Despite all these moves toward improving buildings, there is a “status quo bias” that can stand in the way of change, says George Benson, the manager of economic transformation with the Vancouver Economic Commission, a non-profit that supports the city’s development.

“If you make money, and you have 50 orders until the end of the year, it’s pretty hard to motivate yourself to say ‘well, why would I change? I’m making money, I have a successful business.”

Deborah Harford, an adaptation expert at Simon Fraser University, says that if you leave things to the market, change won’t happen fast enough because many people “don’t want to spend the extra money.”

This is where the right mix of regulations and incentives, like subsidies and rebates come in. But, she says, those regulations have to be clear and standardized.
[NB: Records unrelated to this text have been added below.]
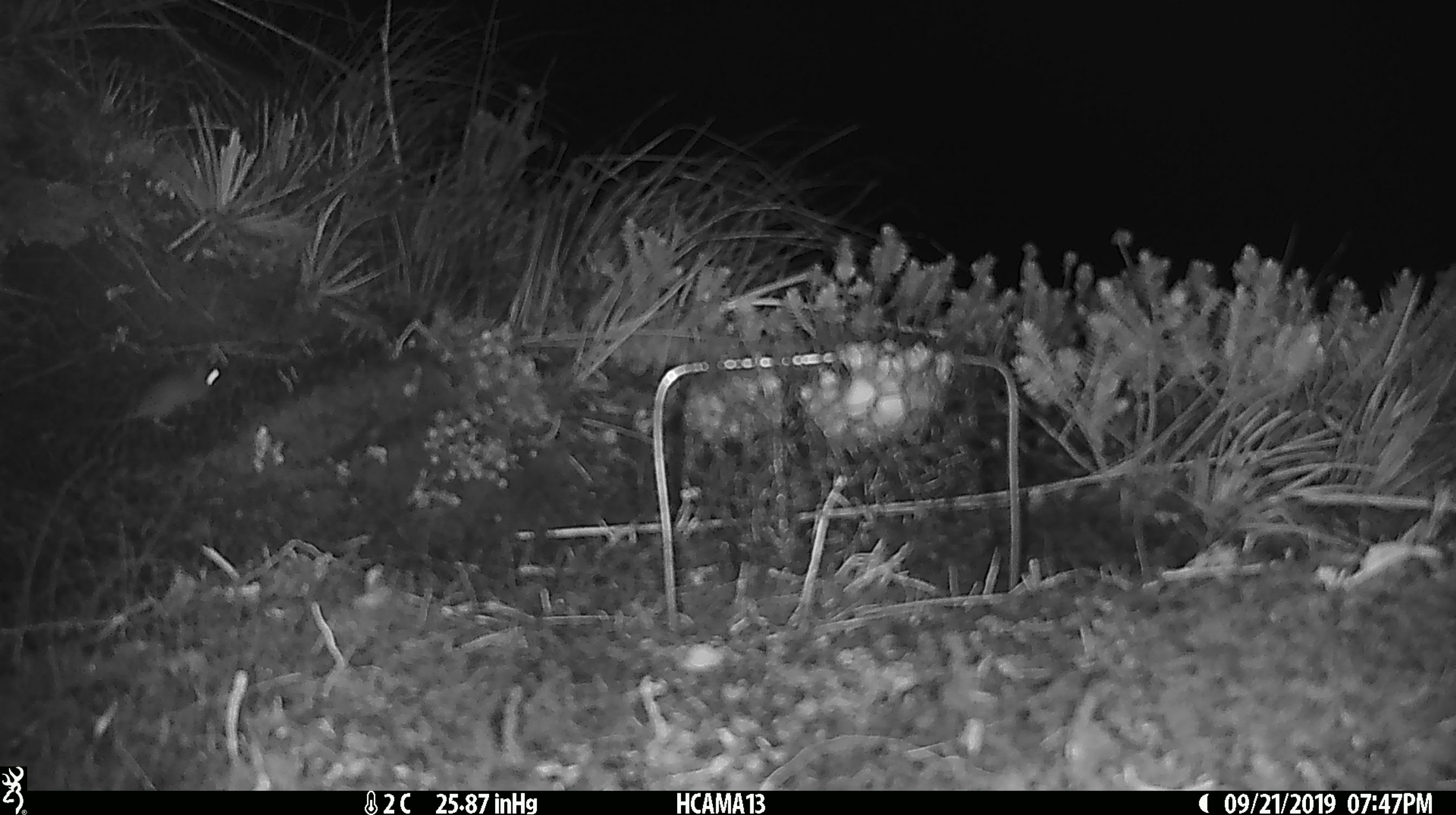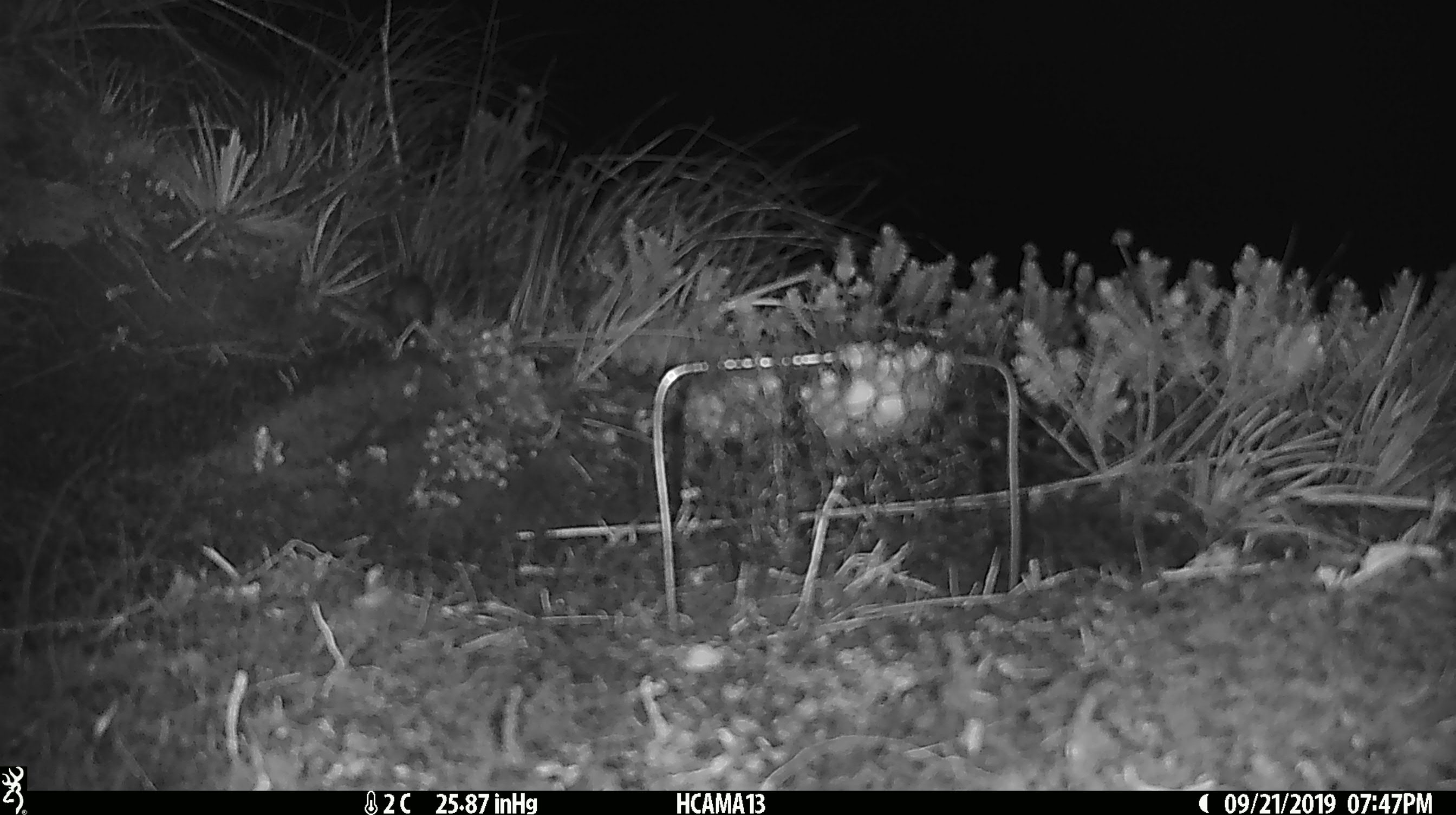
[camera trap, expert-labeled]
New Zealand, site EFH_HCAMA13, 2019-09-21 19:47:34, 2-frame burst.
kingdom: Animalia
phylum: Chordata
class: Mammalia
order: Rodentia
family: Muridae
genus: Mus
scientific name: Mus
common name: mouse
Harford points to a system right now where one municipality adheres to a set of rules, while another “literally next door” follows another.

To change that, B.C. has come up with what’s known as a ‘step code’ to incrementally make buildings more energy-efficient right across the province.

Then there are municipalities like Vancouver that are aggressively trying to get ahead of the curve – it’s not waiting around to set the standard.

By acting now, Smith insists, Vancouver is actually “saving a lot of pain and a lot of cost” for its residents down the road.

“Climate (change) is obviously getting worse and worse every year, and at some point, governments will have to just get really aggressive.”